The only way I can read this mishnah to make any sense is to say that a person who laughs at everything may turn to mockery and scorn, which in turn lead to rejection of all values, a cynicism which may ultimately be used to justify throwing off all restraints and following one’s basest instincts. Judaism, by contrast, believes that life is fundamentally serious, and that humor is a spice which one may occasionally to make things more interesting, but not, so to speak, the main course.

In addition, in more concrete terms, one may imagine a raucous party, with much laughter and jokes and, as the evening progresses, the jokes have more and more explicitly sexual overtones. I recall men who are practiced Lotharios saying that the first step in seducing a woman is making her laugh. Perhaps it was this—and all the more so in ancient society, where social mixing of men and women was perhaps less common than in our own environment—that led Rabbi Akiva to say what he did.

The second part of our mishnah lists a series of four seyagim—“limits” or “fences”— that protect the integrity of the value mentioned in the phrase or, to the contrary, that prevent their negative effects.

First, and most important: tradition is seen as protecting the Torah, much as a fence protects a field. This may refer both to the oral tradition of halakhah, and to the Masoretic tradition of the Torah text itself. The masoret, in the broad sense of the oral traditions as to how the Torah is to be observed, including seyagim in the sense of Rabbinic ordinances that prevent a person from violating Torah law itself, protect the integrity of the Torah. Similarly, the textual tradition, including the vocalization of each word in the Torah and the cantillation signs (te’amim) that define the syntax of each sentence, is an important tool in insuring the uniformity and correctness of the actual text, that it is the same Torah as that which we originally received.

“Tithes are a fence to wealth.” Perhaps paradoxically, the Sages believed that, by giving to others, one increased one’s wealth. In a play on words, they said ‘aser kedai shetit’asher—“Give tithes, that you might be wealthy.” As if to say: by separating tithes from one’s bounty, placing a limit upon the unrestricted accumulation of wealth and property, sharing a certain portion of one’s gain for the poor, for the sacred service, or for the communal weal generally, one so-to-speak demonstrated that one was worthy of wealth.

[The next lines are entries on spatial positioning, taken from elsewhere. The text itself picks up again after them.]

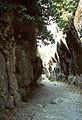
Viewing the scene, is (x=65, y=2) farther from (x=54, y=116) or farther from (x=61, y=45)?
(x=54, y=116)

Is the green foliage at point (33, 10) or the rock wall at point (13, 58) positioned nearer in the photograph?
the rock wall at point (13, 58)

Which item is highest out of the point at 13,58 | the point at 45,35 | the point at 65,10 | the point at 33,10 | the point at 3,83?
the point at 65,10

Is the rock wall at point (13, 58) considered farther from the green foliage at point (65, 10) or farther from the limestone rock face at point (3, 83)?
the green foliage at point (65, 10)

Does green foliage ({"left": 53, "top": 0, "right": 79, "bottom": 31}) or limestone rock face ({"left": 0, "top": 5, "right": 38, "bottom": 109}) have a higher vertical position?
green foliage ({"left": 53, "top": 0, "right": 79, "bottom": 31})

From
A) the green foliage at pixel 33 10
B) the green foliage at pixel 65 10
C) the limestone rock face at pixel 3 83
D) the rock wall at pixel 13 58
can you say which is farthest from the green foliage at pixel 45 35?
the limestone rock face at pixel 3 83

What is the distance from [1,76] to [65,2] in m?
10.6

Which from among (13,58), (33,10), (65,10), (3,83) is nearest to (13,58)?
(13,58)

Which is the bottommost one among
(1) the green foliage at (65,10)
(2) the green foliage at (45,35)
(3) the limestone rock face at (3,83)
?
(3) the limestone rock face at (3,83)

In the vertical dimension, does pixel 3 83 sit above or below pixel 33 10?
below

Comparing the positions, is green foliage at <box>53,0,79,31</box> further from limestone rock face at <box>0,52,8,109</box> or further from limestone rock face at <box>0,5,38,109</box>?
limestone rock face at <box>0,52,8,109</box>

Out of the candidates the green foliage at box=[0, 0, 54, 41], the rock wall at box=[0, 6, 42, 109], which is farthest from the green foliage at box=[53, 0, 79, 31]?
the rock wall at box=[0, 6, 42, 109]

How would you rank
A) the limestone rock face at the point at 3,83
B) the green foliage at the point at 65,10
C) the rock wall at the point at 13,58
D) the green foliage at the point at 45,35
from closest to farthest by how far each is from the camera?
1. the limestone rock face at the point at 3,83
2. the rock wall at the point at 13,58
3. the green foliage at the point at 45,35
4. the green foliage at the point at 65,10

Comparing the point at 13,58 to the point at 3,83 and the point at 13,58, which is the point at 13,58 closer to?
the point at 13,58

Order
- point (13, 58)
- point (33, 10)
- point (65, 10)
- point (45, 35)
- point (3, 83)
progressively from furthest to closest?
1. point (65, 10)
2. point (45, 35)
3. point (33, 10)
4. point (13, 58)
5. point (3, 83)
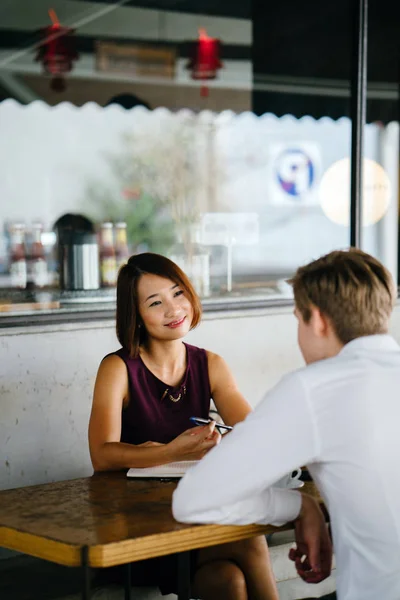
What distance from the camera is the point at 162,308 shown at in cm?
252

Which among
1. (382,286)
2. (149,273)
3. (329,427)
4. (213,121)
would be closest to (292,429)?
(329,427)

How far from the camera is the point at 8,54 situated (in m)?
6.21

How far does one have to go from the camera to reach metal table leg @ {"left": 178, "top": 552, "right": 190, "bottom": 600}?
1869 millimetres

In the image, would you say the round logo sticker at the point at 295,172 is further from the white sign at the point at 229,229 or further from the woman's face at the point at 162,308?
the woman's face at the point at 162,308

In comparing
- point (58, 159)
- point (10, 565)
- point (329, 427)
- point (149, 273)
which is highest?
point (58, 159)

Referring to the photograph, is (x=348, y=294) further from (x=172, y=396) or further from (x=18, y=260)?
(x=18, y=260)

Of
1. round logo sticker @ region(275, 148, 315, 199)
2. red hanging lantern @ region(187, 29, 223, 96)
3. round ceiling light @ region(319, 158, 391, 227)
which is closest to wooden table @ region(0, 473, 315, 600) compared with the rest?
round ceiling light @ region(319, 158, 391, 227)

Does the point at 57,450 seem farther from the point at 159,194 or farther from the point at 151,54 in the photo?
the point at 151,54

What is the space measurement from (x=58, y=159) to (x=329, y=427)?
502 centimetres

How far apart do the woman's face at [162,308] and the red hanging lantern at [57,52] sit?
415 centimetres

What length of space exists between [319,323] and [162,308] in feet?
2.88

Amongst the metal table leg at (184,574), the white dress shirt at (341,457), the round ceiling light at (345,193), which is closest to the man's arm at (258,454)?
the white dress shirt at (341,457)

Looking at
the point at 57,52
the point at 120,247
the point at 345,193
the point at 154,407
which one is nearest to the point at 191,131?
the point at 57,52

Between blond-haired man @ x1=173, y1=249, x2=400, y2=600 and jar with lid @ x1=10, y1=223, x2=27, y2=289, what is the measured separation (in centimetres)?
291
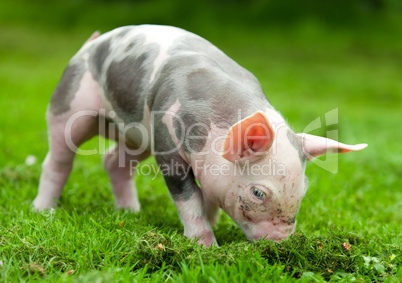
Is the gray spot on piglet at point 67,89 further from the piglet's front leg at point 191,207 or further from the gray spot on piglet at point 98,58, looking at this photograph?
the piglet's front leg at point 191,207

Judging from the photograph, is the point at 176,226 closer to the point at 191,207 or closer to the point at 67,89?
the point at 191,207

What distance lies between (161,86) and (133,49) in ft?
1.58

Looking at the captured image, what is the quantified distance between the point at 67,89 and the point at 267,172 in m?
1.78

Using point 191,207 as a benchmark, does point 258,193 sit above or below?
above

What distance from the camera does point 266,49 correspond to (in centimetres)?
1891

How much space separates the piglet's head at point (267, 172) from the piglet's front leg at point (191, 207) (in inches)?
9.5

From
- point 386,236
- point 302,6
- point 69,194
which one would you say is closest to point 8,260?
point 69,194

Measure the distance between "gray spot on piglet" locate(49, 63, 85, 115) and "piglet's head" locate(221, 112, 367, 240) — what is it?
1.51 meters

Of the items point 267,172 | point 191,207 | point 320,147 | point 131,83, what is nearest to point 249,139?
point 267,172

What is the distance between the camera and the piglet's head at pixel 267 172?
2.81 meters

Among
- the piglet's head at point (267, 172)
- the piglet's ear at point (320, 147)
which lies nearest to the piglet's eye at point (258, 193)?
the piglet's head at point (267, 172)

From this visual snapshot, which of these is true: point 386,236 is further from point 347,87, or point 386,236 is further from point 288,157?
point 347,87

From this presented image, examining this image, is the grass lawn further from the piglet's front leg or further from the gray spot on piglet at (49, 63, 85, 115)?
the gray spot on piglet at (49, 63, 85, 115)

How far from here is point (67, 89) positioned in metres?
3.89
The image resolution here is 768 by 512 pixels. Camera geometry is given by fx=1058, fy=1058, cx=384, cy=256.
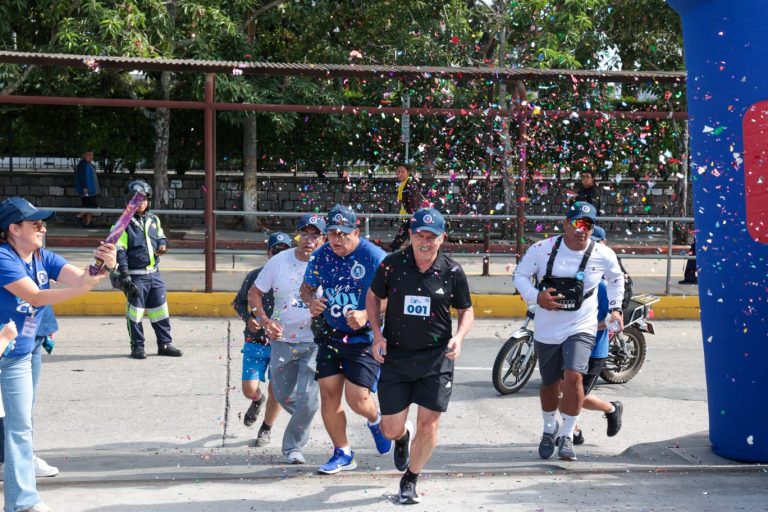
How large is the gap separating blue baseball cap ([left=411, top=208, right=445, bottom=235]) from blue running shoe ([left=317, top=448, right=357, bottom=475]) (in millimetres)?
1574

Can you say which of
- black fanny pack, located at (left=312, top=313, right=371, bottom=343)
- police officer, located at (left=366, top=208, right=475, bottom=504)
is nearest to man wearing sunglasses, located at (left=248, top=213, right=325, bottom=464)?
black fanny pack, located at (left=312, top=313, right=371, bottom=343)

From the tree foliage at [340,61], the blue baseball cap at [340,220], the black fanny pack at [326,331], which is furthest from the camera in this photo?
the tree foliage at [340,61]

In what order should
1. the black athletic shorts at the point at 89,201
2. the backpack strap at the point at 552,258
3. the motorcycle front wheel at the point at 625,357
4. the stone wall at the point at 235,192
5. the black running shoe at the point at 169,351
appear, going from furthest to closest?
the stone wall at the point at 235,192 → the black athletic shorts at the point at 89,201 → the black running shoe at the point at 169,351 → the motorcycle front wheel at the point at 625,357 → the backpack strap at the point at 552,258

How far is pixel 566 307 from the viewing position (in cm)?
697

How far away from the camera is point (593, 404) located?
293 inches

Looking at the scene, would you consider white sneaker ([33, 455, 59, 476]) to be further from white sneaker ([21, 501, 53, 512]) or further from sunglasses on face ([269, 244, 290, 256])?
sunglasses on face ([269, 244, 290, 256])

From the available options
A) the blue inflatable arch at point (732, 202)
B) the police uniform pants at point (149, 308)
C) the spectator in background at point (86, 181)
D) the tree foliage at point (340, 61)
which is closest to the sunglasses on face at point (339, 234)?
the blue inflatable arch at point (732, 202)

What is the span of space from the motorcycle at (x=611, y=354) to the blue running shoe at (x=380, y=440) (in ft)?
7.44

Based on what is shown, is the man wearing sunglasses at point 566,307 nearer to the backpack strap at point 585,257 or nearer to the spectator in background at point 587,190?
the backpack strap at point 585,257

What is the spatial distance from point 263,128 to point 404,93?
911cm

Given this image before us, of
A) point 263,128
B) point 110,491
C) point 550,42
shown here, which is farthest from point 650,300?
point 263,128

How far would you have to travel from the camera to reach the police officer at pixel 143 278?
1037cm

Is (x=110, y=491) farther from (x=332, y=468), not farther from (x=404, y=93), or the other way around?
(x=404, y=93)

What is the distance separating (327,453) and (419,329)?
161 centimetres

“Vows are a fence to asceticism.” If a person has a certain ascetic, world-rejecting tendency, and feels that refraining from certain pleasures is a path for attaining greater holiness, well and good—but this tendency may not be vague and open-ended. It must be defined in concrete, definite terms, in terms of both quantity and time-frame—and thereby with limits placed upon it. This dictum teaches an important lesson: that even self-abnegation can be excessive, and must be performed in moderation, with limits and boundaries.

Alternatively, the knowledge that one has taken a clear vow to refrain from a given thing will help one to remain steadfast in ones’ aim, and not yield to temptation.

“A fence to wisdom is silence.” This is similar to the aphorism of Rabban Shimon ben Gamaliel, found somewhat earlier in this tractate: “All my days I grew up among the wise, and I have found nothing as good for the body as silence” (Avot 1.17). Silence as a “fence / hedge for wisdom” implies, first of all, that one thinks before opening one’s mouth, that one doesn’t say the first thing that pops into one’s head, but first listens to others and thinks. (One is reminded here of the saying of Abraham Lincoln, “It is better to remain silent and be thought a fool than to open one’s mouth and remove all doubt”). But beyond that: silence is conducive to deep thinking / thought. Our own culture, in which there so constant noise, both in the literal, auditory sense, and in the metaphorical sense of the huge volume of written and visual material that bombards our eyes and senses—of television, radio, Ipods, emails, cell phones, text messages, etc.—is hardly conducive to real wisdom, but to the easily digested, short message, which is of necessity superficial.